Arguably by necessity (people go to see movies about people, not mechanical objects), the movie also entirely ignores the primary focus of Fly By Wire: namely, fly by wire. On January 15, 2009, Sullenberger was flying a plane that did everything it was designed to do to compensate for the loss of the engines, prevent pilot error, and ground itself safely. Pilot and plane together made an astonishingly successful landing.
Langewiesche does a fine job presenting a balanced account. He extols Sullenberger's achievement and defends every one of his choices (Langewiesche points out that the NTSB later requested simulated tests based on the event; in those that used real-world timing, the test pilots all crashed; Langewiesche is basically saying what Sully says in the climax of the movie).
At the same time, Langewiesche never forgets that pilot error is responsible for a great many (as in most) airplane accidents, a reality that pilots, pilot unions, and even passengers are often reluctant to confront.

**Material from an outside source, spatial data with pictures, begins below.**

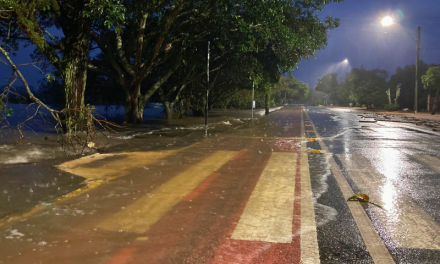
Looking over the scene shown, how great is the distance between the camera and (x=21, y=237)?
4016 mm

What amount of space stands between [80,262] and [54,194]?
8.77ft

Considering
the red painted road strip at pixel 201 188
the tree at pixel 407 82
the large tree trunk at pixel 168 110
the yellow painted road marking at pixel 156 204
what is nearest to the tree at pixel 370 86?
the tree at pixel 407 82

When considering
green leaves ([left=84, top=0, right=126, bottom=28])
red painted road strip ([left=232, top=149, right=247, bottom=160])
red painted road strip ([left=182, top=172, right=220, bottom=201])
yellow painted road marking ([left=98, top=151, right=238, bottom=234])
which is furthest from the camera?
green leaves ([left=84, top=0, right=126, bottom=28])

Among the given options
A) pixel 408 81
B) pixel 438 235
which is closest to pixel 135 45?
pixel 438 235

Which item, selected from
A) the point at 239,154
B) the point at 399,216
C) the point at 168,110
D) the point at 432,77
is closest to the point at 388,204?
the point at 399,216

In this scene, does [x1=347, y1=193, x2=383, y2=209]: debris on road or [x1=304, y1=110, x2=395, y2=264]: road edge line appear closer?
[x1=304, y1=110, x2=395, y2=264]: road edge line

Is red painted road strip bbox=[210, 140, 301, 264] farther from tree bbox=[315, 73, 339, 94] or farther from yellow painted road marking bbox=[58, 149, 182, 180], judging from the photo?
tree bbox=[315, 73, 339, 94]

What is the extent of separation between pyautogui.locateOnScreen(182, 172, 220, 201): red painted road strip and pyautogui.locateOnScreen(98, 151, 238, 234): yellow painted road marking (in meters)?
0.08

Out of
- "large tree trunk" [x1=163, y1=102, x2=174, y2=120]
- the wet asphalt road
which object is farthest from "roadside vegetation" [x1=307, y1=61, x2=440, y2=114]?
the wet asphalt road

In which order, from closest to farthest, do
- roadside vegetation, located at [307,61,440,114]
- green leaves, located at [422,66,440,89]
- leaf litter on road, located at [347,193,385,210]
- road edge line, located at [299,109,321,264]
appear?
1. road edge line, located at [299,109,321,264]
2. leaf litter on road, located at [347,193,385,210]
3. green leaves, located at [422,66,440,89]
4. roadside vegetation, located at [307,61,440,114]

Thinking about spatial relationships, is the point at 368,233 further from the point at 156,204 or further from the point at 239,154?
the point at 239,154

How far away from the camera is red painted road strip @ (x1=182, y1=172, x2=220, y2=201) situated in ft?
18.6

Consequently, one of Langewiesche's most profound compliments for the humans in the story comes during the three-minute glide. It is one of my favorites because it dovetails with my own personal philosophy, one I discuss in my review of Moneyball.
Sullenberger and Skiles are heading towards the Hudson. They have remained calm and collected. In his book, Langewiesche comments on Sullenberger's extraordinary ability to focus in a crisis, and he is doing all of that now. Skiles has followed protocol, running down the (relatively useless) checklist. The flight crew have prepared the passengers for landing. Everyone has done his, her, or its job, including the plane or Airbus.
Here Langewiesche reports the conversation between Sullenberger and Skiles right before the end of the glide:
This is when Sullenberger had the presence of mind to ask Skiles if he had ideas, and Skiles had the cool to say, "Actually not." The fluency they exhibited at such a critical moment, in continuing to discuss matters calmly, helps to explain why their passengers survived [my emphasis].In another passage, Langewiesche relays the (proper) suggestions from air traffic control and Sullenberger's responses. Sullenberger concentrated on doing his job:
You fly the airplane first, you navigate second, you talk on the radio after that. Sullenberger was clear about priorities. His silences were brilliant [my emphasis].In a previous chapter, Langewiesche details the crash of American 965 into a mountain in Columbia. The crash was not caused by any mechanical failure but by the pilots' snowballing errors. Many of those errors began and ended with the captain who refused to admit that he had made inaccurate calculations. Langewiesche doesn't spare his criticisms of pilot arrogance. He makes clear as well that a large part of the problem was the growing confusion and miscommunication between the captain and copilot as their mutual guessing led to more and more bad decisions.
Nobody said, "I don't know."
Nobody said, "Nope, I can't think of anything."
Errare humanum est, sed perseverare diabolicum, quotes Langewiesche, quoting Ziegler, the Airbus engineer, quoting the Latin proverb.
To err is human; to persist is diabolical.